Fosdick did not venture to wear his new clothes while engaged in his business. This he felt would have been wasteful extravagance. About ten o'clock in the morning, when business slackened, he went home, and dressing himself went to a hotel where he could see copies of the "Morning Herald" and "Sun," and, noting down the places where a boy was wanted, went on a round of applications. But he found it no easy thing to obtain a place. Swarms of boys seemed to be out of employment, and it was not unusual to find from fifty to a hundred applicants for a single place.

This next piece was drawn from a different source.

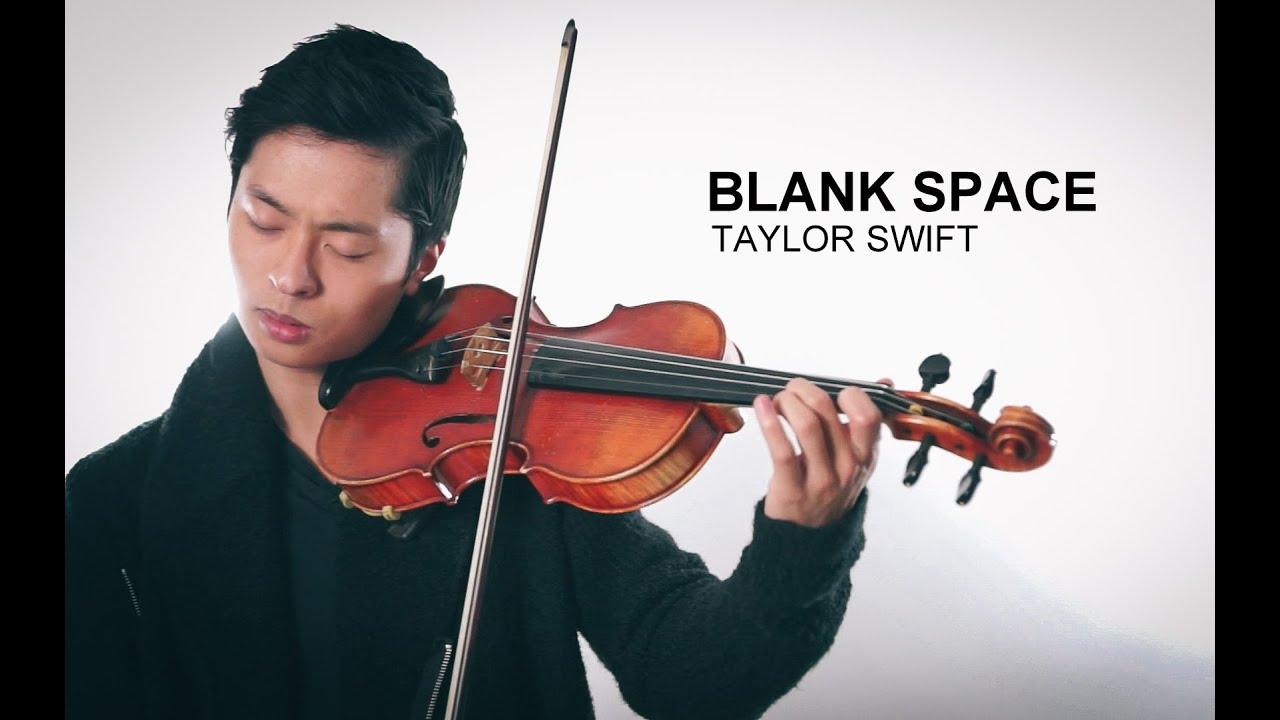 taylor swift piano tutorial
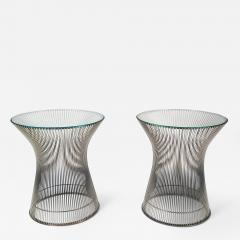 Warren Platner Early Side Tables Designed by Warren Platner for Knoll 1966 - 1066502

There was another difficulty. It was generally desired that the boy wanted should reside with his parents. When Fosdick, on being questioned, revealed the fact of his having no parents, and being a boy of the street, this was generally sufficient of itself to insure a refusal. Merchants were afraid to trust one who had led such a vagabond life. Dick, who was always ready for an emergency, suggested borrowing a white wig, and passing himself off for Fosdick's father or grandfather. But Henry thought this might be rather a difficult character for our hero to sustain. After fifty applications and as many failures, Fosdick began to get discouraged. There seemed to be no way out of his present business, for which he felt unfitted.

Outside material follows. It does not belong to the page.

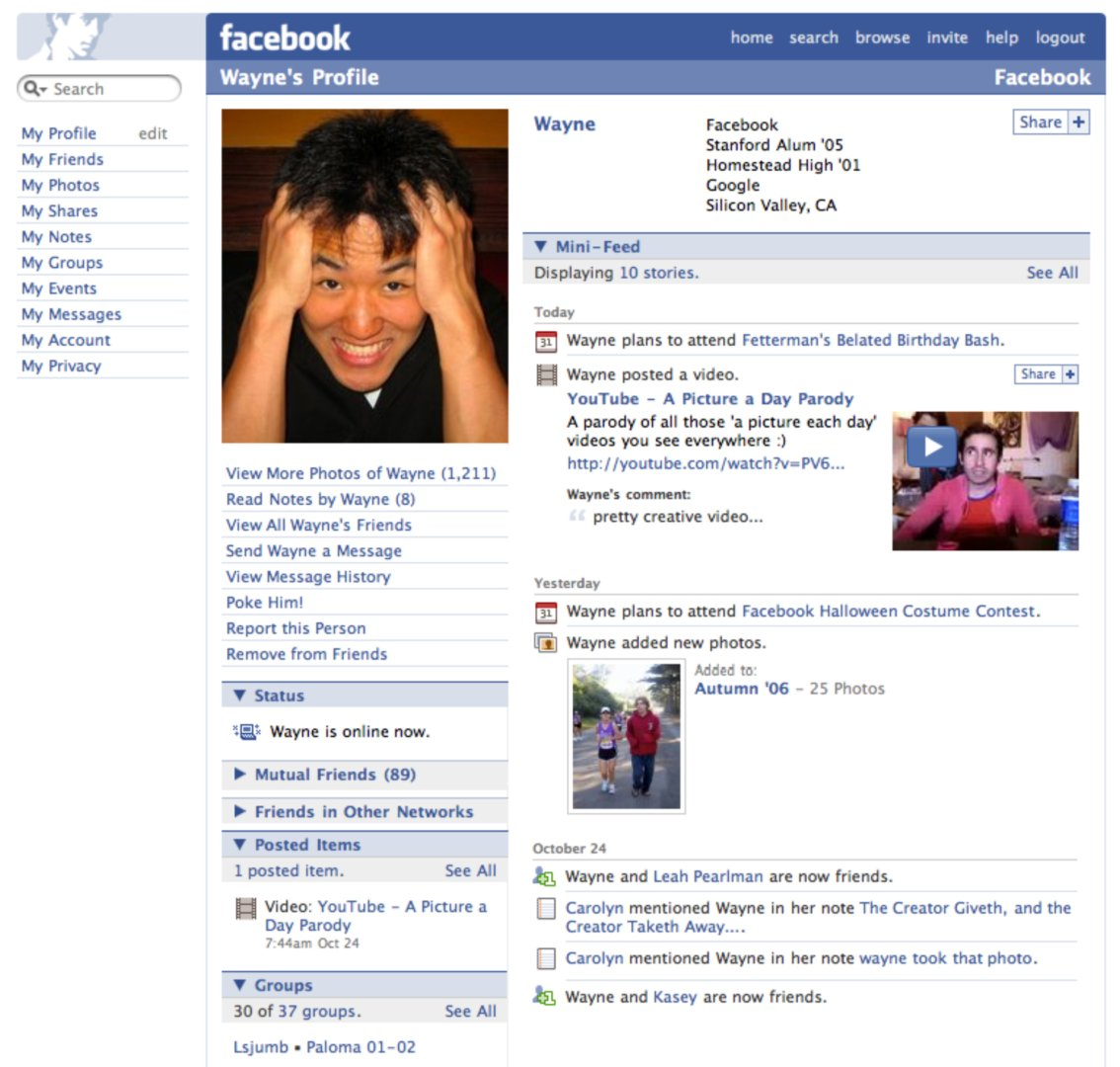 Facebook profile page (2006)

"I don't know but I shall have to black boots all my life," he said, one day, despondently, to Dick.
"Keep a stiff upper lip," said Dick. "By the time you get to be a gray-headed veteran, you may get a chance to run errands for some big firm on the Bowery, which is a very cheerin' reflection."
So Dick by his drollery and perpetual good spirits kept up Fosdick's courage. "As for me," said Dick, "I expect by that time to lay up a colossal fortun' out of shines, and live in princely style on the Avenoo."
But one morning, Fosdick, straying into French's Hotel, discovered the following advertisement in the columns of "The Herald,"—
"WANTED—A smart, capable boy to run errands, and make himself generally useful in a hat and cap store. Salary three dollars a week at first. Inquire at No. — Broadway, after ten o'clock, A.M."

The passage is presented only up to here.